EXERCISE INSTRUCTIONS> Lay out each line of the items below as a Markdown table with the columns "No." and "Line", numbering the rows in order and leaving out blank lines.

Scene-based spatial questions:

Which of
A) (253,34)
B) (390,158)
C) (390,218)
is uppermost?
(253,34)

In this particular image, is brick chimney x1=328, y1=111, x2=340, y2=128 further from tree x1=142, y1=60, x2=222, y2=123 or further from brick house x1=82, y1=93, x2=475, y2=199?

THE RESPONSE>
| No. | Line |
|---|---|
| 1 | Which of |
| 2 | A) (253,34) |
| 3 | B) (390,158) |
| 4 | C) (390,218) |
| 5 | is uppermost? |
| 6 | (253,34) |
| 7 | In this particular image, is brick chimney x1=328, y1=111, x2=340, y2=128 further from tree x1=142, y1=60, x2=222, y2=123 or further from brick house x1=82, y1=93, x2=475, y2=199? |